• _WHAT YOU NEED TO DO_:
From the forum thread about the shark photo, quote the stretch from "## pods (Sep" through "help out there...?".

• _EXCERPT TO READ_:
+--

# Pleading the 5th



## kraus (Jun 8, 2009)

A little 9 footer


----------



## Ghostrider (Jul 27, 2010)

Is that a Bull Shark?


----------



## Shanep (Jul 1, 2015)

Ghostrider said:


> Is that a Bull Shark?


Going with Finetooth


----------



## pods (Sep 10, 2013)

9 feet? How big of a sinker is that? Must be the picture.


----------



## Ghostrider (Jul 27, 2010)

Shanep
The largest finetooth on record is six feet...that is not a finetooth...a little help out there...?


----------



## gshivar (Aug 29, 2006)

As pods noted the 4 lb sinker. Other pictures of same fish on FPT "on the hill".. 9ft? not the first fish to grow!!  glenn


----------



## Shanep (Jul 1, 2015)

FPT guys saying it's a Dusky. Looking at other Dusky ID pics, probably is


----------



## Garboman (Jul 22, 2010)

pods said:


> 9 feet? How big of a sinker is that? Must be the picture.

+--

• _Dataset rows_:
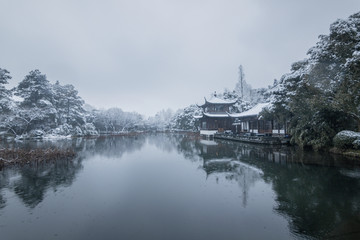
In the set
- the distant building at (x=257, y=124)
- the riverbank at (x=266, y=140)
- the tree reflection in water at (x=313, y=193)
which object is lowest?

+--

• _FINISHED TASK_:
## pods (Sep 10, 2013)

9 feet? How big of a sinker is that? Must be the picture.


----------



## Ghostrider (Jul 27, 2010)

Shanep
The largest finetooth on record is six feet...that is not a finetooth...a little help out there...?